> Exercise instructions
Show each line of the material below that contains the word "camera", copied in full. Treat case as significant.

> Available data
-- Begin --

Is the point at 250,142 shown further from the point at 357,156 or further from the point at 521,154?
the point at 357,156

-- End --
-- Begin --

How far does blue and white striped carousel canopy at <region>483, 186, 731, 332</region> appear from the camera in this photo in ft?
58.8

-- End --
-- Begin --

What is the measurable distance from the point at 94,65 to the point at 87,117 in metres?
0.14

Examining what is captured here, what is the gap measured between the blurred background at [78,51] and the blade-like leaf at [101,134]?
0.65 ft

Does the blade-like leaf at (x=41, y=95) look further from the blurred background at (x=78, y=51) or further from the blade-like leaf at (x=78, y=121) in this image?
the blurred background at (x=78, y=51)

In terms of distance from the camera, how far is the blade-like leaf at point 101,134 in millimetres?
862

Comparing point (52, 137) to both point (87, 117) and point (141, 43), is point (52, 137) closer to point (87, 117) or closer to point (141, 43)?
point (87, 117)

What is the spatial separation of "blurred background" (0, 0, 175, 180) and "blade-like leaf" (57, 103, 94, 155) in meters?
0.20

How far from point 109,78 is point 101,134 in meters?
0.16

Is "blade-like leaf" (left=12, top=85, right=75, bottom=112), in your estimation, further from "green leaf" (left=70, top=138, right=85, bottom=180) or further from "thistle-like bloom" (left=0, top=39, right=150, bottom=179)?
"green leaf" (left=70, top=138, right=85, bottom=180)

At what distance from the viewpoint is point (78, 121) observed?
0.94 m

-- End --

> Correct response
How far does blue and white striped carousel canopy at <region>483, 186, 731, 332</region> appear from the camera in this photo in ft?
In terms of distance from the camera, how far is the blade-like leaf at point 101,134 in millimetres?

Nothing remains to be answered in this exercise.